Bachelor of Public Safety Management Assessment Information:

Master of Public Safety and Homeland Security Assessment:

In addition to the outcomes listed below, each course has its own objectives and learning outcomes. These are measured through various quizzes, tests and written papers prescribed by each instructor. The final assessment piece is the end of course evaluation done by each student. The results of these evaluations are shared with the instructor so that they may make adjustments to their course material if necessary.

  • Graduates should demonstrate the ability to identify, define, and analyze problems within their discipline and to resolve those problems as it pertains to the labor force; fiscal aspects; data analysis; legal issues; and human resources management.
  • Graduates should demonstrate the ability to apply various terminologies as it applies to various functions within the public safety fields within the Fire Service Management, Emergency Medical Services, Emergency Medical Administration speciation areas (BS, PSM programs) and the Public Safety and Homeland Security Administration Masters and thesis practicum/research project (MS, PSHSA).
  • Graduates should demonstrate the ability to apply critical thinking skills for problem solving, data analysis, management problems, and technical information.
  • Graduates should be able to gain relevant work related experience through utilizing technical skills, verbal and written communication skills, appropriate for a work environment, ability to work as a team member, growth potential, and leadership potential.
  • Graduates should be able to develop career goals and specific occupational objectives based on their educational background.

Direct Methods of Student Assessment:

Embedded Testing:  The use of criterion referenced assessment in the format of embedded testing is administered in all courses within the Master’s degree. In addition, there is a Capstone Course that the student must take in their last semester of the program, PSM 512, wherein key industry topics are researched and documented as a report. 

In-Direct Methods of Student and Program Assessment:

Student Surveys:  Student surveys are collected at the end of each class. These surveys are administered, collected, analyzed, and reported to the Public Safety Management faculty, staff and administration in a timely manner after the completion of each class.

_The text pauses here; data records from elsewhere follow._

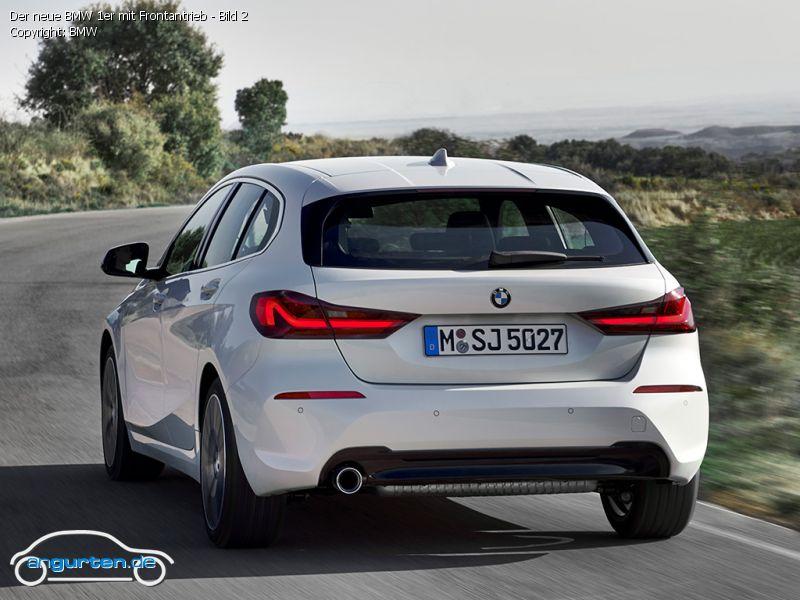 Foto (Bild): Der neue BMW 1er mit Frontantrieb - Bild 2 ...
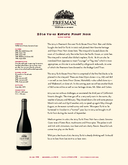 2014 Yu-ki Estate Pinot Noir cover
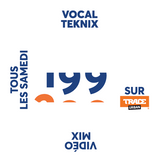 Trace Video Mix #199 VF by VocalTeknix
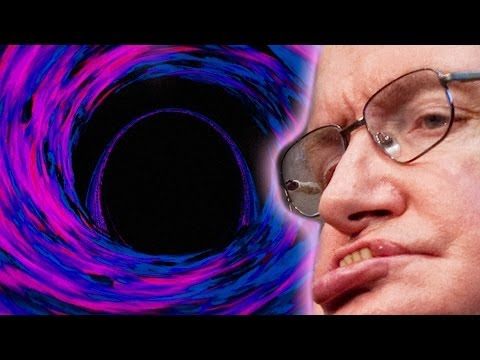 horizons - Stephen Hawking enters the recent debate around black holes and firewalls - by suggesting event horizons may not exist! Dr Tony Padilla and Professor Ed Cope...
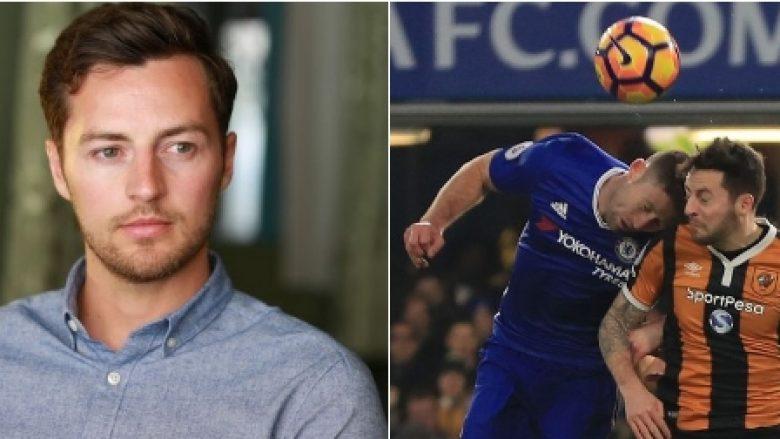Ryan Mason pensionohet nga futbolli në moshën 26 vjeçare, shkas lëndimi ndaj Chelseat në vitin 2017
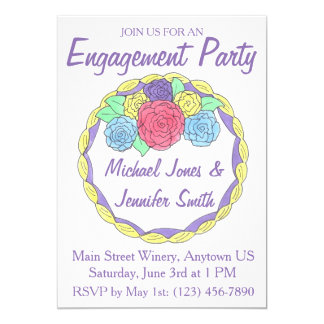 Convites do bolo do chá da festa de noivado do
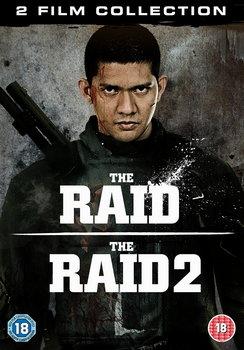 The Raid/The Raid 2 (DVD)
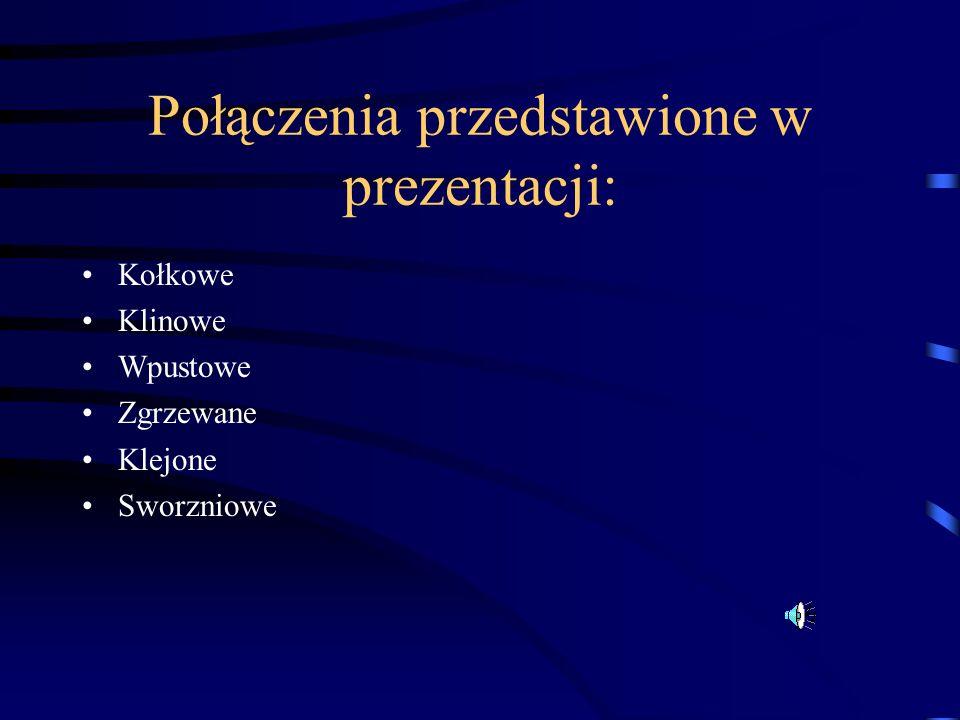 Połączenia przedstawione w prezentacji:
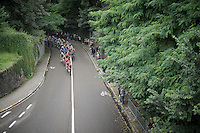 peloton<br /> <br /> 50th GP Jef Scherens 2016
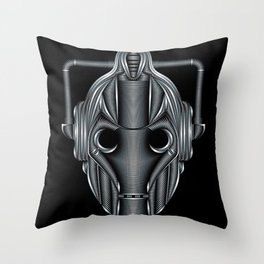 Doctor Who Cyberman Silver Throw Pillow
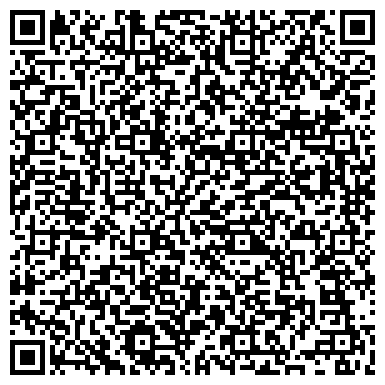 """QR-код с контактной информацией организации Рекламное агентство """"Союз Квадро Маркетинг"""""""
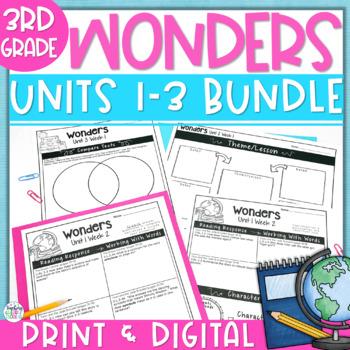 Reading Wonders 3rd Gr Const.Response Bundle Pk Unit 1-3 -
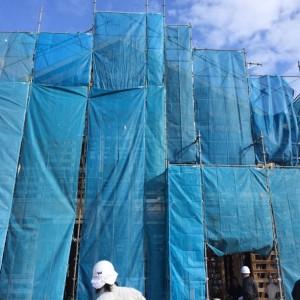 淡路市東浦の注文住宅 屋根の紙貼り(ルーフィング)|無添加住宅専門モスハウス田端の現場中継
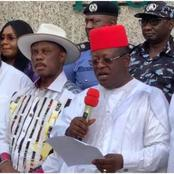 Open Letter To ESN Operatives As South-East Governors Launch Egube Agu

Alumni Surveys:  Alumni surveys are collected every five years and are shared with the Public Safety Management program faculty, staff and administration.

Employer Surveys:  Employer surveys are collected within the industry every five years and are shared with the Public Safety Management program faculty, staff and administration.

External Review:  An external review of the Public Safety Management program is conducted every five years by the International Fire Service Accreditation Congress (IFSAC). Their review includes a review of curriculum, current content, testing, administration, etc. 

Industry Feedback:  The Public Safety Program has developed and maintains very close contact and linkages with the fire service and emergency management fields. This linkage has provided great benefit to the program, industry and student. The industry finds potential internship and fulltime hire candidates well prepared to begin their new careers and excel. Students benefit from the internship and career opportunities in addition to modern training components and curriculum. All advisory board members are leaders in the industry, who regularly review and supply input into the program, its curriculum, and its leadership and faculty.